Le Tribunal administratif de Lyon rejette la requête de M. A... visant à annuler son assignation à résidence et l'obligation de quitter le territoire français. Le juge constate que le recours, déposé le 2 février 2026, est manifestement irrecevable car il a été introduit après l'expiration du délai de rigueur de sept jours suivant la notification de la décision préfectorale du 12 décembre 2025. La décision s'appuie sur les articles L. 614-2 et L. 921-1 du code de l'entrée et du séjour des étrangers et du droit d'asile, qui régissent la procédure contentieuse spécifique en cas d'assignation à résidence.

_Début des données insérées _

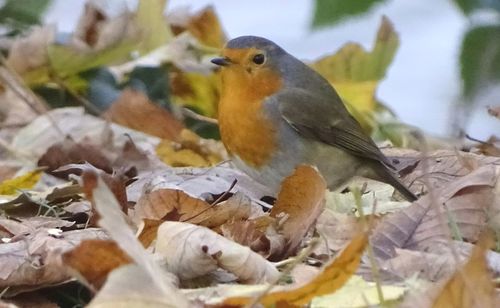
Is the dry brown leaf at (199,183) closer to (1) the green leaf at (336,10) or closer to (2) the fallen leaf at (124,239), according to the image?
(1) the green leaf at (336,10)

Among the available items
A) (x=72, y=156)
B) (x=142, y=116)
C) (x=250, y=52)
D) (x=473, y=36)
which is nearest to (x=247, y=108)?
(x=250, y=52)

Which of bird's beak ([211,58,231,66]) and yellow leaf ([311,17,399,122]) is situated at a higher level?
bird's beak ([211,58,231,66])

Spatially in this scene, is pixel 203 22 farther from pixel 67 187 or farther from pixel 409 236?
pixel 409 236

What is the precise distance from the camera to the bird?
4289mm

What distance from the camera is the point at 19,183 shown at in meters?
3.85

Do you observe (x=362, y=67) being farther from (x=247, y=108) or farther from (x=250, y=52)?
(x=247, y=108)

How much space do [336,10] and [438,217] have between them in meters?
1.27

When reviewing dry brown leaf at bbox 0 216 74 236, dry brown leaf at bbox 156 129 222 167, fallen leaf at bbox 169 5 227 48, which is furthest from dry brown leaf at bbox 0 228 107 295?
fallen leaf at bbox 169 5 227 48

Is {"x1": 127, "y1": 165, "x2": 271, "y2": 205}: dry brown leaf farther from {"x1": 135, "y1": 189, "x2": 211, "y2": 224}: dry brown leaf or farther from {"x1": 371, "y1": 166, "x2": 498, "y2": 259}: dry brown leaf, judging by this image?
{"x1": 371, "y1": 166, "x2": 498, "y2": 259}: dry brown leaf

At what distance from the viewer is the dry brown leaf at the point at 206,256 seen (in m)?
2.50

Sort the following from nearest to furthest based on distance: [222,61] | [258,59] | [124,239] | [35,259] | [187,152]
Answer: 1. [124,239]
2. [35,259]
3. [222,61]
4. [258,59]
5. [187,152]

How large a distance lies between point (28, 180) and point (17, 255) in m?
1.22

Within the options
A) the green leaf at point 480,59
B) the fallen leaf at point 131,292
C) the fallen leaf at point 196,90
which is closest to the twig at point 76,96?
the fallen leaf at point 196,90

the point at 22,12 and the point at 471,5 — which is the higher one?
the point at 471,5
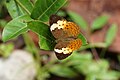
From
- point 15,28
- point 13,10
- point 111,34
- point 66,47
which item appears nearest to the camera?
point 66,47

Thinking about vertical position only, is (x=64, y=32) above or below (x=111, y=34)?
below

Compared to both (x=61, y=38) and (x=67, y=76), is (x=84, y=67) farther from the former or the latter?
(x=61, y=38)

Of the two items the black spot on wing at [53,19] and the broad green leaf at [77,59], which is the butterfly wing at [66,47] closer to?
the black spot on wing at [53,19]

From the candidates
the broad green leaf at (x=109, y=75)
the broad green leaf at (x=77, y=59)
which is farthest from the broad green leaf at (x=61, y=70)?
the broad green leaf at (x=109, y=75)

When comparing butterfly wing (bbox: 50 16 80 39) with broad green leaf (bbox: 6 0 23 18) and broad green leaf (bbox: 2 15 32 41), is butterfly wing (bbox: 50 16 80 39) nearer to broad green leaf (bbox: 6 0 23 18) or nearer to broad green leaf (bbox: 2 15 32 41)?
broad green leaf (bbox: 2 15 32 41)

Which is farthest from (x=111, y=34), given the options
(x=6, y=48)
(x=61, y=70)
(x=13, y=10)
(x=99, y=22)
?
(x=13, y=10)

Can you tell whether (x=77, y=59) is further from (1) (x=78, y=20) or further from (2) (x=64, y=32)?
(2) (x=64, y=32)

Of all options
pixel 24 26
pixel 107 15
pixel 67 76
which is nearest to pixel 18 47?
pixel 67 76
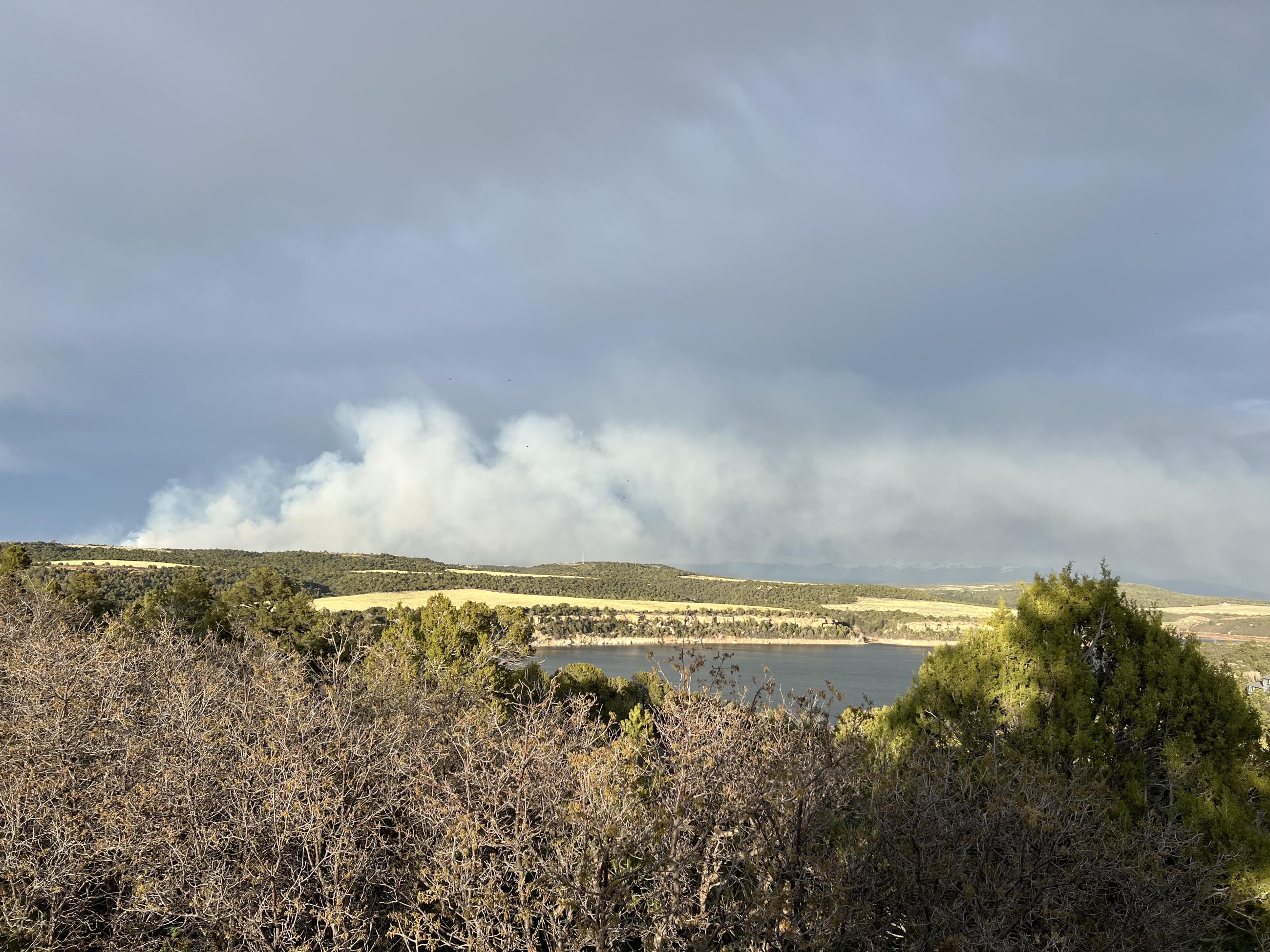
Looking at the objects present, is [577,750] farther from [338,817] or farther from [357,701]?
[357,701]

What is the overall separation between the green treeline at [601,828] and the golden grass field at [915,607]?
15354cm

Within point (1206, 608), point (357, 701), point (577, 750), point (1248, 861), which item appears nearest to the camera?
point (577, 750)

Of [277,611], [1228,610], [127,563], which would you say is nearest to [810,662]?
[277,611]

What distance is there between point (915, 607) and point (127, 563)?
160 m

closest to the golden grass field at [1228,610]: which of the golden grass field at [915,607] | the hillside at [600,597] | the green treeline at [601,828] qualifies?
the hillside at [600,597]

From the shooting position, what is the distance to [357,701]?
11.7 meters

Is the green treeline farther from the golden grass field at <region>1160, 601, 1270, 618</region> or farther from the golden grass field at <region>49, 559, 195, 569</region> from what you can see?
the golden grass field at <region>1160, 601, 1270, 618</region>

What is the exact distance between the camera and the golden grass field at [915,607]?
157 m

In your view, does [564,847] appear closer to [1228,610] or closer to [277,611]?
[277,611]

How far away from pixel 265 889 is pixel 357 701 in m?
4.98

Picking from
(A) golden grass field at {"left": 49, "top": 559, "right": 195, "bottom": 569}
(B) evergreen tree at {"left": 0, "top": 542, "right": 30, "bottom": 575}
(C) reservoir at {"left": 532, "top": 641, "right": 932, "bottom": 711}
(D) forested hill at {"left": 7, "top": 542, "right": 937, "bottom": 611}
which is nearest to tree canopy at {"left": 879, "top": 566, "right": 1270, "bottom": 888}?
(C) reservoir at {"left": 532, "top": 641, "right": 932, "bottom": 711}

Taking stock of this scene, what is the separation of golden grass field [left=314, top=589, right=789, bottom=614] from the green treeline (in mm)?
105722

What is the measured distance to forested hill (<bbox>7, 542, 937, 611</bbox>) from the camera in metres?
110

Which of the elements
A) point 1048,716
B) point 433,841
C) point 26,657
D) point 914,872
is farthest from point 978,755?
point 26,657
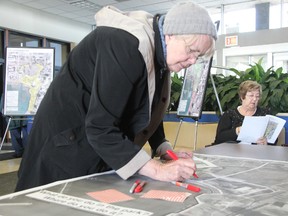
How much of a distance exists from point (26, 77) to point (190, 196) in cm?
408

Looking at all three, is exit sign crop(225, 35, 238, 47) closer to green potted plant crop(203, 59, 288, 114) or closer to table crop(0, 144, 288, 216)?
green potted plant crop(203, 59, 288, 114)

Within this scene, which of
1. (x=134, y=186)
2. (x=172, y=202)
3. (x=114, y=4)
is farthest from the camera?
(x=114, y=4)

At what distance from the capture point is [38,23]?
8219mm

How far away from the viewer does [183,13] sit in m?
0.90

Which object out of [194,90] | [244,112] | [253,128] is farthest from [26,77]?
[253,128]

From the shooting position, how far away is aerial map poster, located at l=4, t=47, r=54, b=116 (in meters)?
4.42

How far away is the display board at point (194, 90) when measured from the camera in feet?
11.9

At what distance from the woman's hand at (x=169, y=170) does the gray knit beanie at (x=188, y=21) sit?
353mm

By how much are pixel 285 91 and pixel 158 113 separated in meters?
2.83

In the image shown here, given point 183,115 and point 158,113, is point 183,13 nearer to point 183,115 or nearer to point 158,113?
point 158,113

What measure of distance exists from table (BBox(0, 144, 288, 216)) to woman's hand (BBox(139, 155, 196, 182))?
0.07 feet

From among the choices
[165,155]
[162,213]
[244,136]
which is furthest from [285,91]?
[162,213]

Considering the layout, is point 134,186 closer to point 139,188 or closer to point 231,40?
point 139,188

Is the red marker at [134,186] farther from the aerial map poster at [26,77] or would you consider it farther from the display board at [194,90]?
the aerial map poster at [26,77]
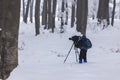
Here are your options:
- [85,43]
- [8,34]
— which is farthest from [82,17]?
[8,34]

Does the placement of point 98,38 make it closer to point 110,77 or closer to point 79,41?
point 79,41

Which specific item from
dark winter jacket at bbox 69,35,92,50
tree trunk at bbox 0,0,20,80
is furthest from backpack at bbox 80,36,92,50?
tree trunk at bbox 0,0,20,80

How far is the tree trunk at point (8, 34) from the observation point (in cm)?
719

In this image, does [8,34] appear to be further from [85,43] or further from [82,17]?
[82,17]

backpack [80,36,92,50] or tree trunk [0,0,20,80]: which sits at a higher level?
tree trunk [0,0,20,80]

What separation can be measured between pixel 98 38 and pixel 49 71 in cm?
1523

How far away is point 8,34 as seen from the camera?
287 inches

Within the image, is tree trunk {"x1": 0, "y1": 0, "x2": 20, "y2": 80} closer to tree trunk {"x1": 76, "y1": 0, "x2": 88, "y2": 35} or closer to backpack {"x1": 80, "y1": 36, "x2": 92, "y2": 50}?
backpack {"x1": 80, "y1": 36, "x2": 92, "y2": 50}

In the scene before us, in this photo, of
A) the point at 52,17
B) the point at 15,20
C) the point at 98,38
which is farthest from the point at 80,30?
the point at 15,20

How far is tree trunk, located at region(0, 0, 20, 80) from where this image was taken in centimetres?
719

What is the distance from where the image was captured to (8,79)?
7.41m

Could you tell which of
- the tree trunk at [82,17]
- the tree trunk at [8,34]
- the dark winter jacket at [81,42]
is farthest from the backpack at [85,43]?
the tree trunk at [82,17]

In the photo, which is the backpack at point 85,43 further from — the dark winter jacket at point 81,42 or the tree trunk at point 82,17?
the tree trunk at point 82,17

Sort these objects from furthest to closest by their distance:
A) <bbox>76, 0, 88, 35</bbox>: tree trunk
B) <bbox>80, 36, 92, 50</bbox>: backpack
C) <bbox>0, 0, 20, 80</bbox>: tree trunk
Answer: <bbox>76, 0, 88, 35</bbox>: tree trunk, <bbox>80, 36, 92, 50</bbox>: backpack, <bbox>0, 0, 20, 80</bbox>: tree trunk
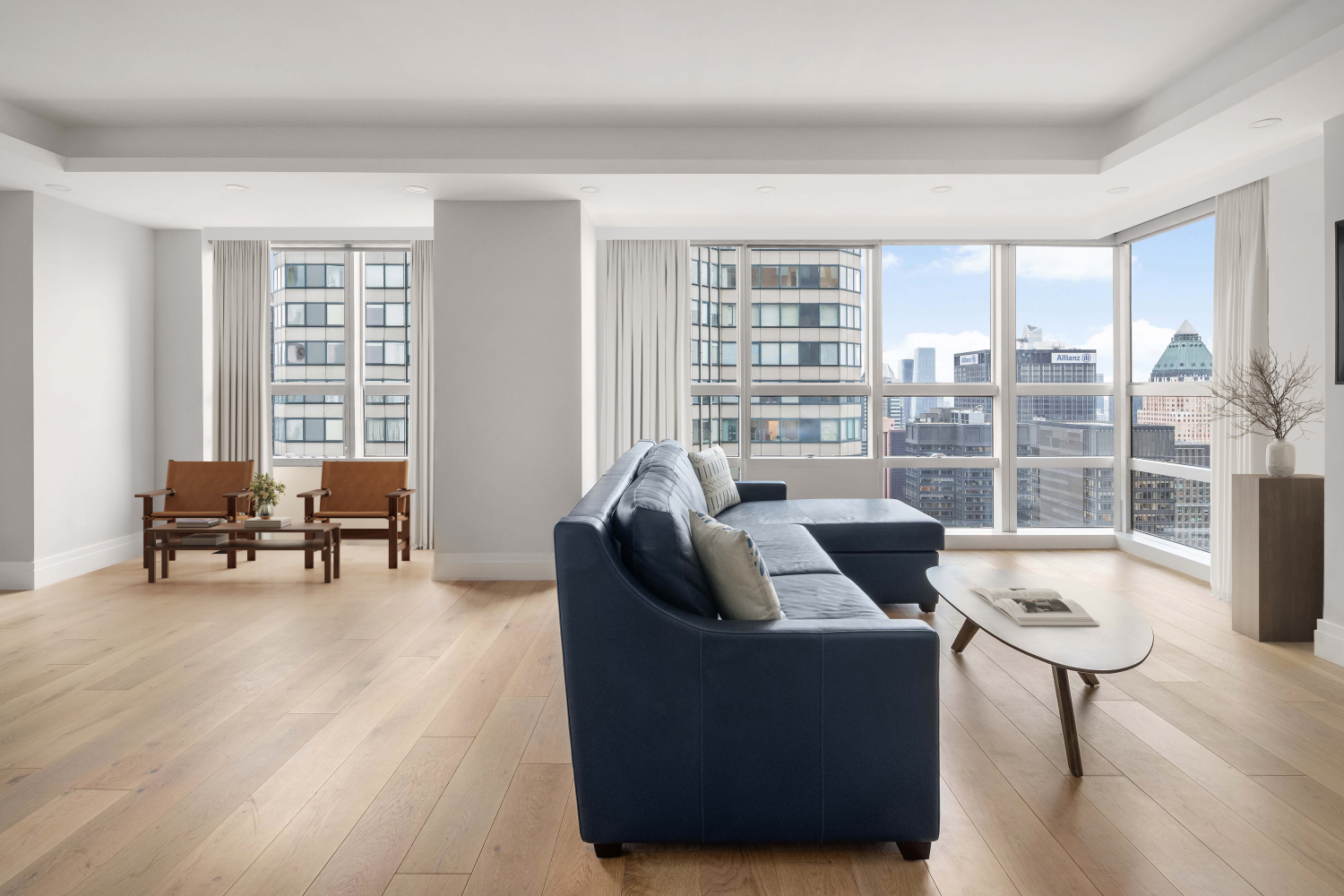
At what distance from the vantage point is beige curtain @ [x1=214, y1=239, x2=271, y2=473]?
21.6 feet

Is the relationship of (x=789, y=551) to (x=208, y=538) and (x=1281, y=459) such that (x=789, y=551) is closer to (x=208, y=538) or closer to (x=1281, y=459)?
(x=1281, y=459)

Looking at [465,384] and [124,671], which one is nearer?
[124,671]

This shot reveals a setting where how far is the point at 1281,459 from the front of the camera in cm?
380

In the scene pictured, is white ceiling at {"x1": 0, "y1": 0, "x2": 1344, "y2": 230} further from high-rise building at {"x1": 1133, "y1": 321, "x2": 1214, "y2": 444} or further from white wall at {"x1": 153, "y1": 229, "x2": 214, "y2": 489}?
high-rise building at {"x1": 1133, "y1": 321, "x2": 1214, "y2": 444}

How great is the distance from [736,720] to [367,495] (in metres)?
4.73

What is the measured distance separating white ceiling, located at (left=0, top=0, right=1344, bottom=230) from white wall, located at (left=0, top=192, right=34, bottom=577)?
449mm

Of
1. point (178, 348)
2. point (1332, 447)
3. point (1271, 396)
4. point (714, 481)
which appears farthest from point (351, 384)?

Le Tribunal administratif de Lyon, statuant en référé, a rejeté la requête de M. B... qui demandait la suspension du refus de lui communiquer une copie d'un jugement correctionnel. Le juge a déclaré l'incompétence de la juridiction administrative, estimant que le recours contre une telle décision relève du président de la chambre de l'instruction en application des articles R. 167 et R. 171 du code de procédure pénale. La requête a donc été rejetée sans instruction au titre de l'article L. 522-3 du code de justice administrative.
Le Tribunal administratif de Lyon, statuant en référé, a enjoint à la préfète du Rhône de communiquer une date de rendez-vous au requérant dans un délai de quinze jours pour le dépôt de sa demande de renouvellement de titre de séjour. Le juge a retenu l'urgence au sens de l'article L. 521-3 du code de justice administrative, considérant le délai excessif et les conséquences préjudiciables pour l'étranger dont le titre était expiré. En revanche, la demande visant à ordonner la délivrance immédiate d'un récépissé a été rejetée, celle-ci étant prématurée avant l'enregistrement du dossier.